Une Affaire déconcertante : Une échevine de Saint-Josse recourt à ses indemnités pour s’offrir de la lingerie et des cigarettes.
- La scène politique bruxelloise ne manque pas de petits scandales. Ce mardi, le journal « La Dernière Heure » a mis en lumière les indemnités de frais du collège des échevins de Saint-Josse-ten-Noode, où règne la liste d’Emir Kir, ancien membre du PS. Pour l’échevine Dorah Illunga, également ancienne du PS, certains achats, censés couvrir des frais de représentation, interpellent.
- Chaque échevin dispose d’un budget de 1.784 euros par an à cet effet. Or, selon les informations du journal ayant eu accès aux justificatifs, Mme Illunga ne s’est pas limitée à l’achat de parfum, de maquillage ou de vêtements. Elle a aussi acquis de la lingerie fine : des porte-jarretelles et des bas en dentelle, sans oublier des pyjamas. Parmi les dépenses figurent aussi des Marlboro Gold, quelques bananes et un nombre conséquent de tickets de fast-food.
- Face à cette révélation, Illunga se défend : « Ces frais de représentation ont fait l’objet de contrôles à deux niveaux : administrativement par le receveur de la commune et par le collège des échevins ». Le parti Ecolo, quant à lui, s’insurge contre cette situation.
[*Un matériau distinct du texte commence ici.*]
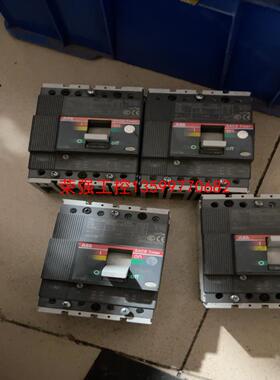 【荣强工控】ABB塑壳  4P Tmax T1C160 4P100 AB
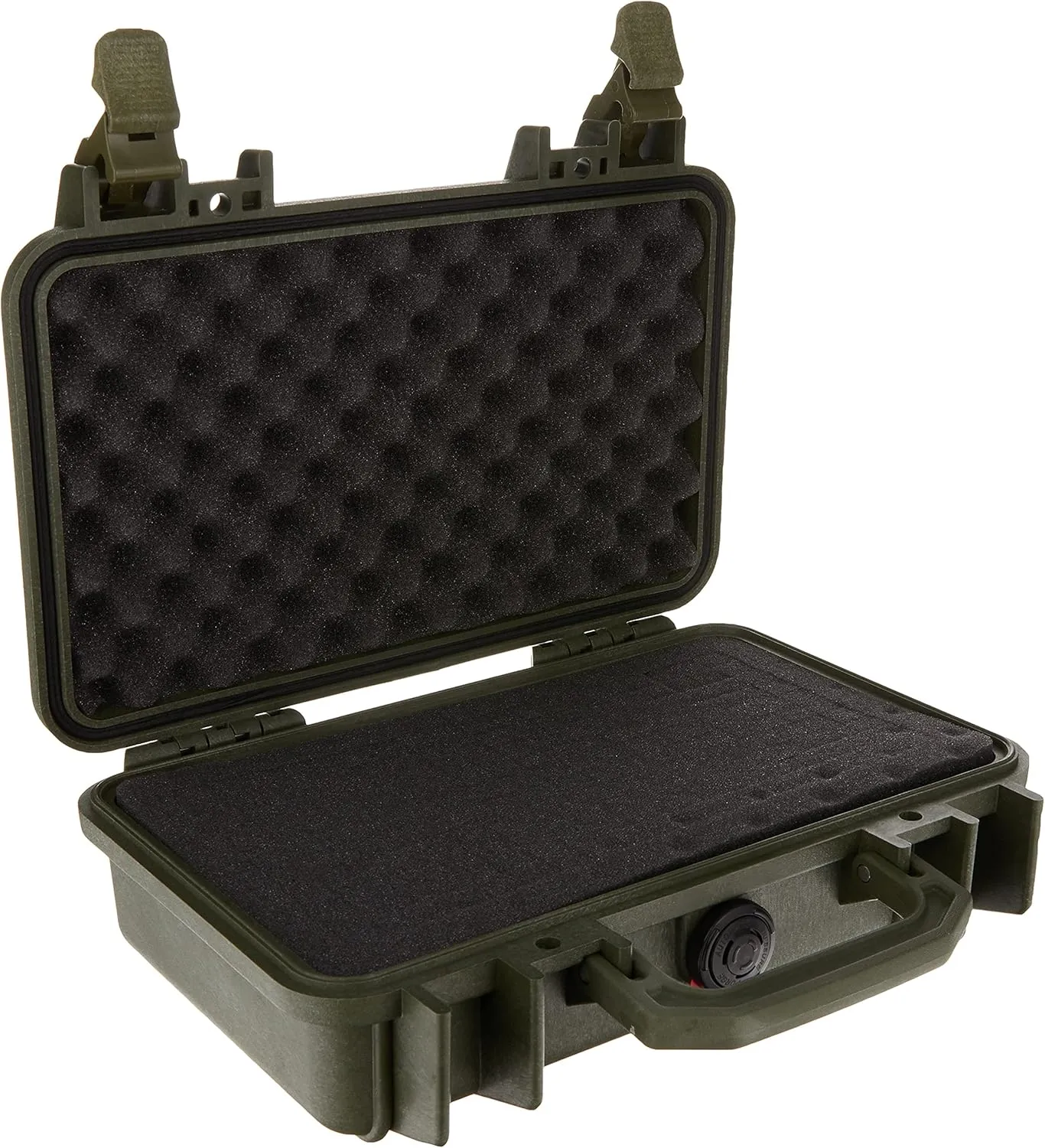 Pelican 1170 Case With Foam (OD Green)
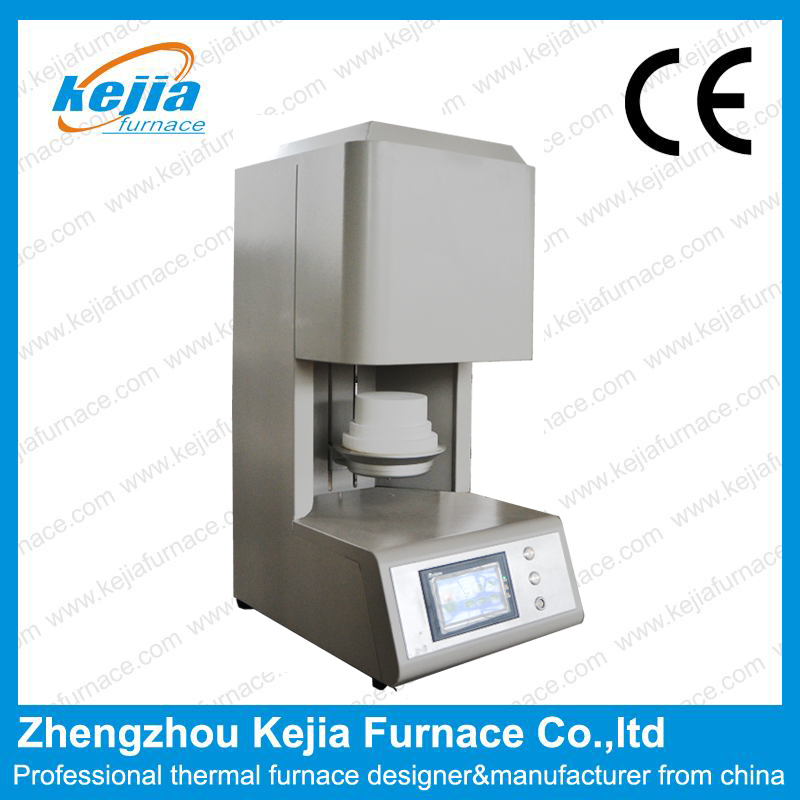 lab dental zirconia sintering furnace for used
- Cette affaire gênante tombe alors que la majorité bruxelloise (PS-Ecolo-DéFI) a approuvé cet été une hausse de 7 % du traitement annuel brut des échevins et bourgmestres pour la prochaine législature. Le salaire des échevins devrait ainsi grimper à 68.063 euros par an en 2024, dans la commune de Saint-Josse-Ten-Noode. Sans compter les frais de représentation. Notons qu’à Bruxelles-Ville, le salaire d’un échevin grimpera à 130.000 euros par an et à 173.000 euros par an pour le bourgmestre.